ABSTRACT

In R v Kearley,84 one of Lord Ackner’s reasons for excluding evidence of the telephone calls was that evidence of that kind could be easily invented by the police. It would, of course, be equally open to a defendant to manufacture hearsay statements with a view to creating a reasonable doubt about the prosecution case. The risk of manufacture does increase if the original source of information is unavailable for cross-examination.

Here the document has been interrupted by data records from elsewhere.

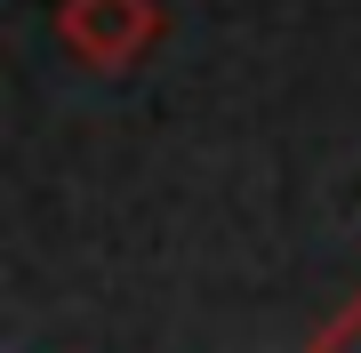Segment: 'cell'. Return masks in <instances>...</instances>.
Masks as SVG:
<instances>
[{
	"mask_svg": "<svg viewBox=\"0 0 361 353\" xmlns=\"http://www.w3.org/2000/svg\"><path fill=\"white\" fill-rule=\"evenodd\" d=\"M169 8L161 0H56V40L89 73H129L161 49Z\"/></svg>",
	"mask_w": 361,
	"mask_h": 353,
	"instance_id": "obj_1",
	"label": "cell"
},
{
	"mask_svg": "<svg viewBox=\"0 0 361 353\" xmlns=\"http://www.w3.org/2000/svg\"><path fill=\"white\" fill-rule=\"evenodd\" d=\"M305 353H361V289H353V297H345V305H337V314L305 337Z\"/></svg>",
	"mask_w": 361,
	"mask_h": 353,
	"instance_id": "obj_2",
	"label": "cell"
}]
</instances>
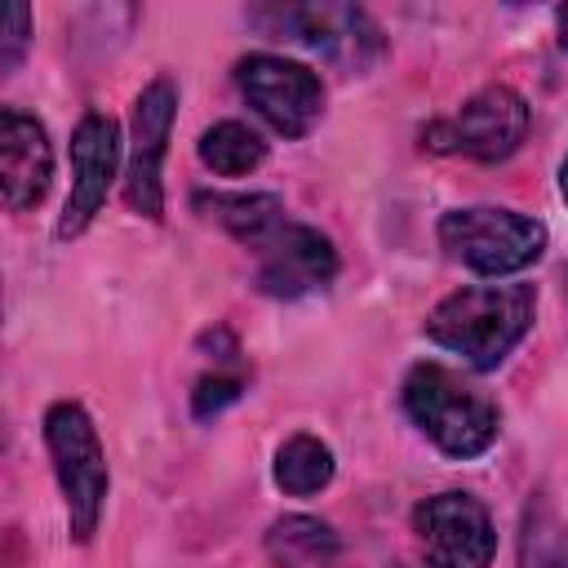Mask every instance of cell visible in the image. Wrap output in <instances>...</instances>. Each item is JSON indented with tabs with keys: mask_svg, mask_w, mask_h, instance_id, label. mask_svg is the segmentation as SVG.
<instances>
[{
	"mask_svg": "<svg viewBox=\"0 0 568 568\" xmlns=\"http://www.w3.org/2000/svg\"><path fill=\"white\" fill-rule=\"evenodd\" d=\"M532 311H537L532 284H470L448 293L426 315V337L453 351L462 364L488 373L528 333Z\"/></svg>",
	"mask_w": 568,
	"mask_h": 568,
	"instance_id": "cell-1",
	"label": "cell"
},
{
	"mask_svg": "<svg viewBox=\"0 0 568 568\" xmlns=\"http://www.w3.org/2000/svg\"><path fill=\"white\" fill-rule=\"evenodd\" d=\"M404 413L448 457H479L497 439V426H501L493 395H484L475 382H466L462 373H453L435 359L408 368Z\"/></svg>",
	"mask_w": 568,
	"mask_h": 568,
	"instance_id": "cell-2",
	"label": "cell"
},
{
	"mask_svg": "<svg viewBox=\"0 0 568 568\" xmlns=\"http://www.w3.org/2000/svg\"><path fill=\"white\" fill-rule=\"evenodd\" d=\"M44 444L53 457V475L67 501V524L75 541H89L98 532L102 519V501H106V453L98 439V426L89 422V413L71 399L53 404L44 413Z\"/></svg>",
	"mask_w": 568,
	"mask_h": 568,
	"instance_id": "cell-3",
	"label": "cell"
},
{
	"mask_svg": "<svg viewBox=\"0 0 568 568\" xmlns=\"http://www.w3.org/2000/svg\"><path fill=\"white\" fill-rule=\"evenodd\" d=\"M439 244L470 271L497 280V275H515L541 257L546 226L515 209L470 204V209H453L439 217Z\"/></svg>",
	"mask_w": 568,
	"mask_h": 568,
	"instance_id": "cell-4",
	"label": "cell"
},
{
	"mask_svg": "<svg viewBox=\"0 0 568 568\" xmlns=\"http://www.w3.org/2000/svg\"><path fill=\"white\" fill-rule=\"evenodd\" d=\"M235 84L244 93V102L284 138H302L311 133V124L324 111V89L320 75L293 58L280 53H248L235 67Z\"/></svg>",
	"mask_w": 568,
	"mask_h": 568,
	"instance_id": "cell-5",
	"label": "cell"
},
{
	"mask_svg": "<svg viewBox=\"0 0 568 568\" xmlns=\"http://www.w3.org/2000/svg\"><path fill=\"white\" fill-rule=\"evenodd\" d=\"M413 528L430 568H488L497 550L493 519L470 493H435L413 510Z\"/></svg>",
	"mask_w": 568,
	"mask_h": 568,
	"instance_id": "cell-6",
	"label": "cell"
},
{
	"mask_svg": "<svg viewBox=\"0 0 568 568\" xmlns=\"http://www.w3.org/2000/svg\"><path fill=\"white\" fill-rule=\"evenodd\" d=\"M173 115H178V84L169 75H155L133 102V146H129V169H124V200L133 213L151 222L164 213L160 164H164Z\"/></svg>",
	"mask_w": 568,
	"mask_h": 568,
	"instance_id": "cell-7",
	"label": "cell"
},
{
	"mask_svg": "<svg viewBox=\"0 0 568 568\" xmlns=\"http://www.w3.org/2000/svg\"><path fill=\"white\" fill-rule=\"evenodd\" d=\"M115 164H120V129L111 115L89 111L71 133V195H67L62 217H58V240L84 235V226L106 204V191L115 182Z\"/></svg>",
	"mask_w": 568,
	"mask_h": 568,
	"instance_id": "cell-8",
	"label": "cell"
},
{
	"mask_svg": "<svg viewBox=\"0 0 568 568\" xmlns=\"http://www.w3.org/2000/svg\"><path fill=\"white\" fill-rule=\"evenodd\" d=\"M524 133H528V102L506 84L479 89L448 124L430 129V138H444L439 146H453V151L484 160V164L515 155Z\"/></svg>",
	"mask_w": 568,
	"mask_h": 568,
	"instance_id": "cell-9",
	"label": "cell"
},
{
	"mask_svg": "<svg viewBox=\"0 0 568 568\" xmlns=\"http://www.w3.org/2000/svg\"><path fill=\"white\" fill-rule=\"evenodd\" d=\"M333 271H337V253L328 235H320L315 226H280L262 244L257 288L266 297H302V293L324 288Z\"/></svg>",
	"mask_w": 568,
	"mask_h": 568,
	"instance_id": "cell-10",
	"label": "cell"
},
{
	"mask_svg": "<svg viewBox=\"0 0 568 568\" xmlns=\"http://www.w3.org/2000/svg\"><path fill=\"white\" fill-rule=\"evenodd\" d=\"M53 178V151L44 124L13 106L0 111V195L9 213L36 209Z\"/></svg>",
	"mask_w": 568,
	"mask_h": 568,
	"instance_id": "cell-11",
	"label": "cell"
},
{
	"mask_svg": "<svg viewBox=\"0 0 568 568\" xmlns=\"http://www.w3.org/2000/svg\"><path fill=\"white\" fill-rule=\"evenodd\" d=\"M280 27H288L302 44H311V49H320L328 58L355 62V67H364V58H377L382 53V40H377V27L368 22V13L346 9V4L284 9L280 13Z\"/></svg>",
	"mask_w": 568,
	"mask_h": 568,
	"instance_id": "cell-12",
	"label": "cell"
},
{
	"mask_svg": "<svg viewBox=\"0 0 568 568\" xmlns=\"http://www.w3.org/2000/svg\"><path fill=\"white\" fill-rule=\"evenodd\" d=\"M195 204L217 222V226H226L235 240H244V244H266L280 226H284V204H280V195H244V191H235V195H226V191H200L195 195Z\"/></svg>",
	"mask_w": 568,
	"mask_h": 568,
	"instance_id": "cell-13",
	"label": "cell"
},
{
	"mask_svg": "<svg viewBox=\"0 0 568 568\" xmlns=\"http://www.w3.org/2000/svg\"><path fill=\"white\" fill-rule=\"evenodd\" d=\"M266 550L275 568H333L337 564V532L311 515H284L266 532Z\"/></svg>",
	"mask_w": 568,
	"mask_h": 568,
	"instance_id": "cell-14",
	"label": "cell"
},
{
	"mask_svg": "<svg viewBox=\"0 0 568 568\" xmlns=\"http://www.w3.org/2000/svg\"><path fill=\"white\" fill-rule=\"evenodd\" d=\"M333 479V448L315 435H293L275 448V484L288 497H311Z\"/></svg>",
	"mask_w": 568,
	"mask_h": 568,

However, the Law Commission has suggested that this risk could be reduced by limiting new exceptions to the rule to first hand hearsay, by imposing requirements for admissibility such as giving advance notice of any hearsay evidence, and by the exclusion of the hearsay evidence of unidentified witnesses. ‘First hand’ hearsay evidence is hearsay at one remove from the original speaker. For example, A makes an assertion to B, who then wishes to repeat it in court to establish the truth of what A asserted. ‘Multiple’ hearsay occurs when the evidence is at more than one remove from the original speaker. For example, A makes an assertion to B, who reports it to C. C then wishes to repeat it in court to establish the truth of what A originally asserted. (Multiple hearsay is sometimes referred to by the number of removes from the original speaker: second hand hearsay, third hand hearsay, and so on.)

Someone who reports the words of another person may have misheard or misinterpreted them. But the existing hearsay rule can exclude statements, such as those in letters or tape-recordings, where there may be no doubt about what was said. The Law Commission’s view is that this is an objection to multiple hearsay only.